Daphne laughed. “Yes, I do. If mummy weren’t there, she would have whooped our behinds till they wore off.”
Delphine laughed. “I know. I miss us, Daph.” She turned to look at her and sat on the bed.
“I miss us, too. I understand why you feel skeptical about hanging out with Kobby and me. At least if you also had a boyfriend, we could have double dates but now that you are single, we just can’t grow apart. I won’t let that happen.”
“I hear you. He’s coming over to pick you up, right? Then I’ll say hi.”
“Thank you!” Daphne said gleefully, pulling her sister’s cheek. Delphine’s phone rang.
“A colleague from work?” Daphne asked.
“How did you know?”
“Who else would call you?” Delphine hit her arm playfully and got off the bed.
“Yeah, hello?” She left her sister’s room.
She walked out of the house onto the lawns as she talked. She loved the feel of grass under her feet.
Kobby got out of his car. He took out his phone to call Daphne but stopped when he saw her on the lawn, talking on the phone. She had her back facing him. A smile crept up his face as he walked towards her.
“Sure. Thanks for the heads up. See you tomorrow. Bye.” Delphine ended the call. She startled when she felt strong arms hug her from behind.
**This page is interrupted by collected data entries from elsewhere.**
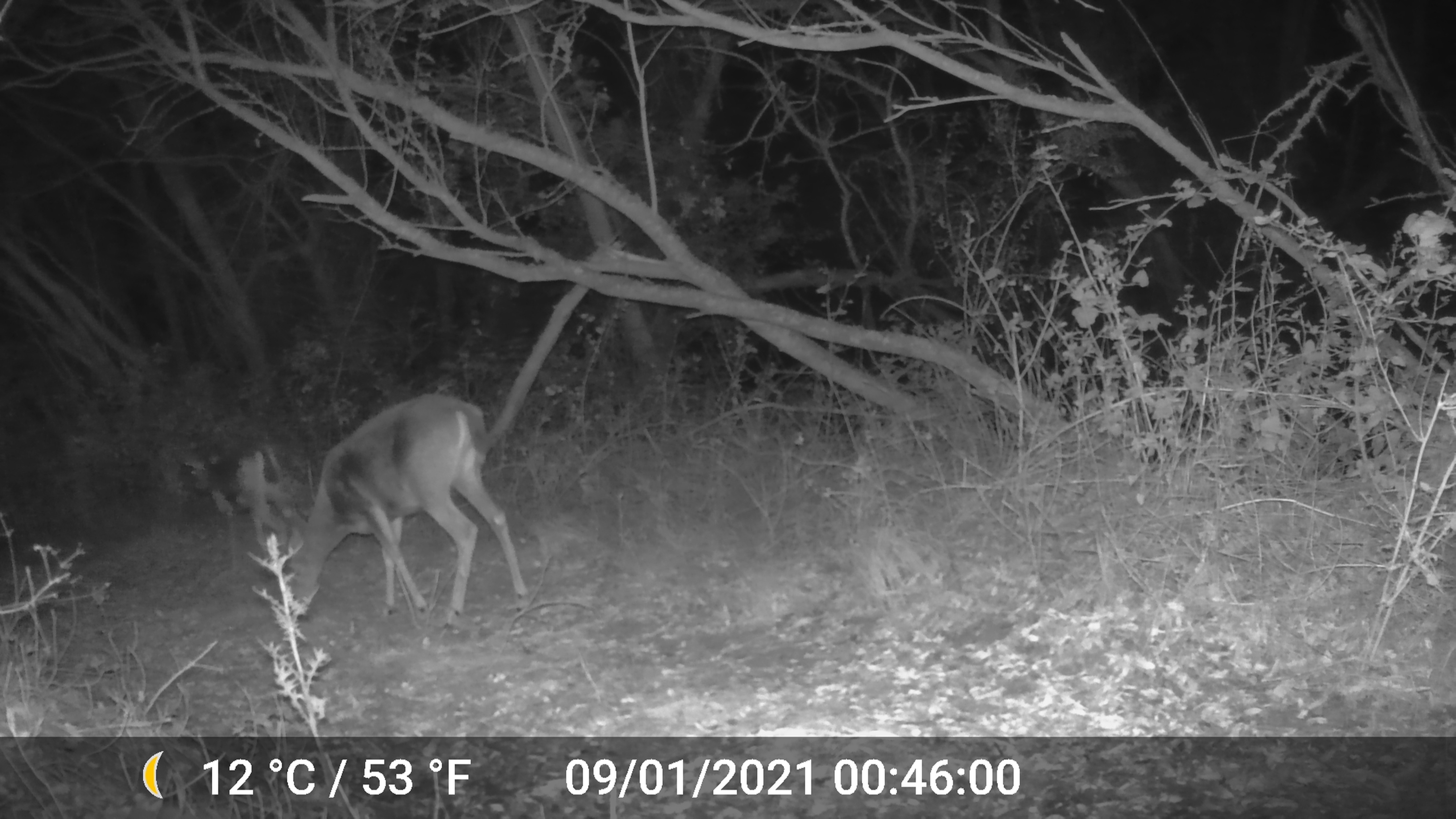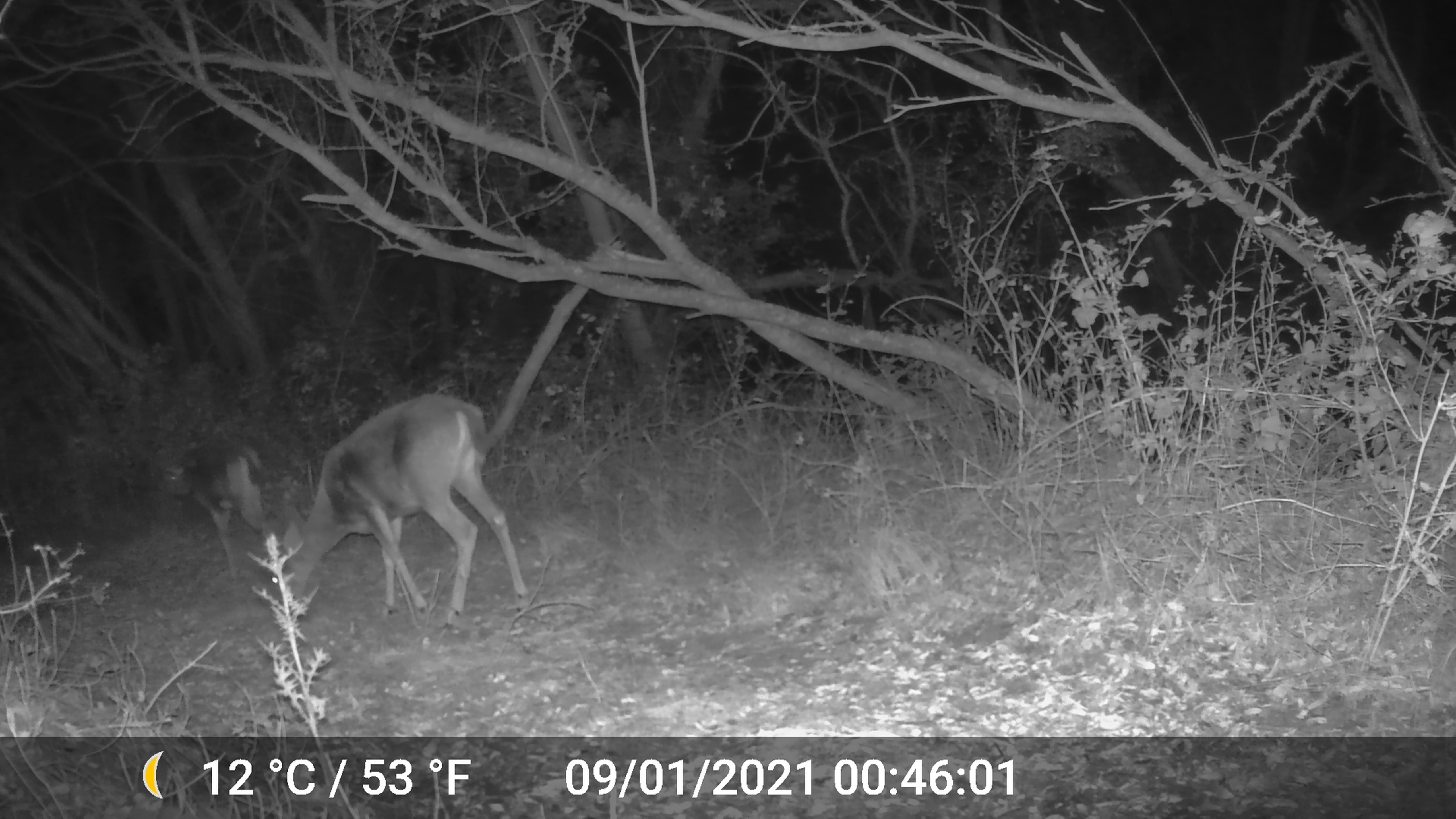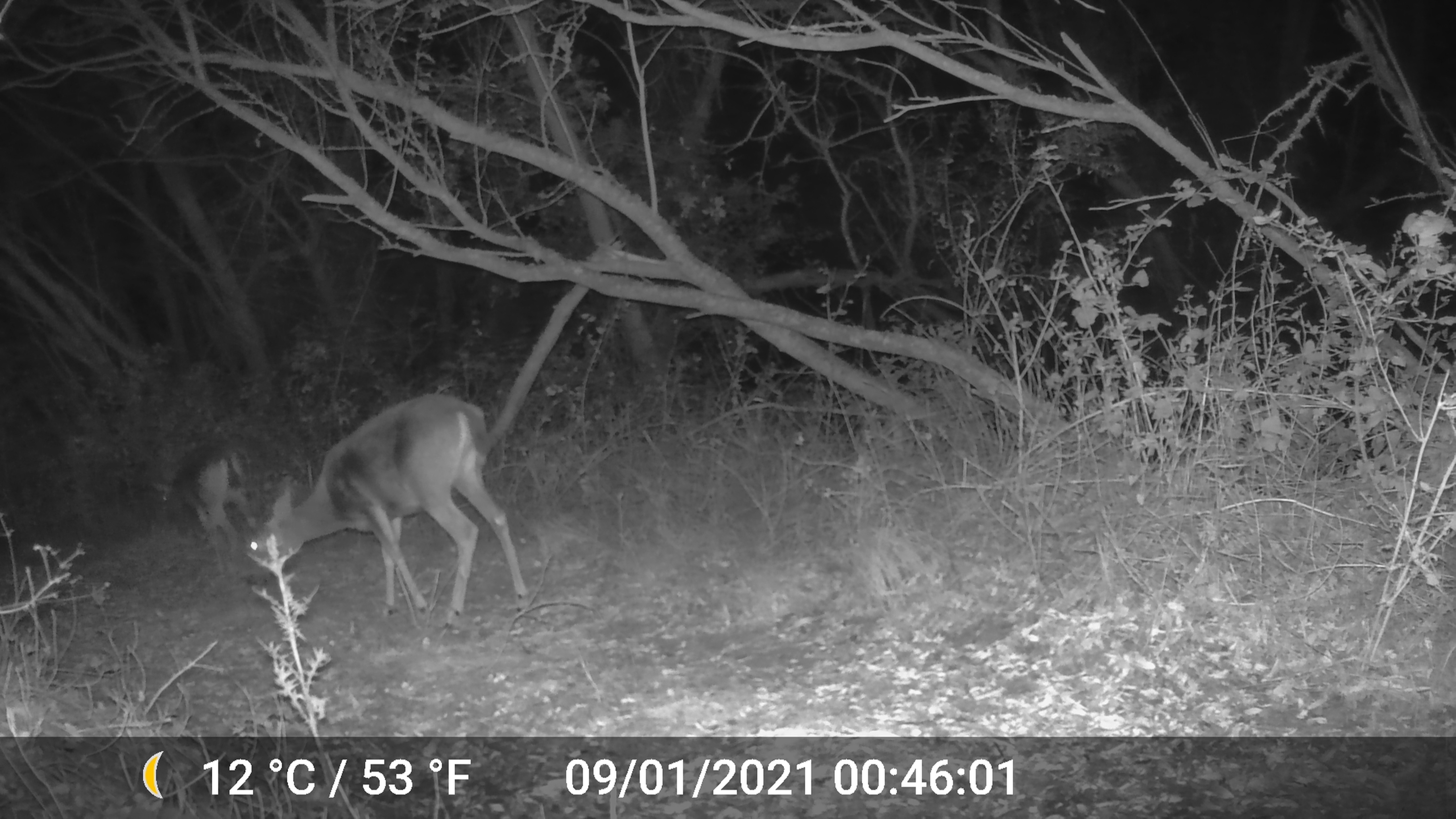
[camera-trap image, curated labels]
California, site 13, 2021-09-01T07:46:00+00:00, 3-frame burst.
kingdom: Animalia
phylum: Chordata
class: Mammalia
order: Artiodactyla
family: Cervidae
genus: Odocoileus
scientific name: Odocoileus hemionus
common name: mule deer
“Hey love; sorry to startle you. I thought you said you would be ready by the time I got here.” Delphine blinked and distanced herself with a few steps back.
“I love how you say my name.” Delphine chuckled and offered him her hand.
“Nice to finally meet you. I’m Delphine.” For a moment, Kobby was confused. When it dawned on him, he gaped and shook her hand apologetically.
“I’m so sorry. I thought you were…wow, you two look so alike!”
“Yeah, I know. And yes, she’s ready. Let me walk you inside.”
“Daphne talks about you a lot. How about you hang out with us sometime?”
“Yeah, are you sure you’d know who you’re talking to at any particular time?” Kobby chuckled.
“As long as you are wearing different colors, I think I can manage.” Delphine laughed.
“Daph! Kobby is here!” Daphne came out of her room a minute later.
“Oh you two have met, huh? Tell me, how shocked did he look?”
“I kept asking her to show me your photo but she always refused. She wanted me to meet you face-to-face. I’m sure even if she did show me, I’d still mistake you for her.”
“Welcome to our world. How do I look?”
“Ravishing as usual.”
“Have fun, guys.” She hugged her sister.
“Nice meeting you, Delphine.”
“Same here, Kobby.”
“What should I get you?” Daphne asked.
“Sure. Don’t miss me too much, yeah?”
“Uh huh.” They left the house.
Delphine exhaled deeply as she rubbed her upper arms where Kobby’s arms had encircled her. She had felt something but she couldn’t tell what it was. It had been a while since she had a guy hold her like that. How she wished she was Daphne right now.
“Don’t be silly, Del,” she scolded herself. “I’ll get my own guy.”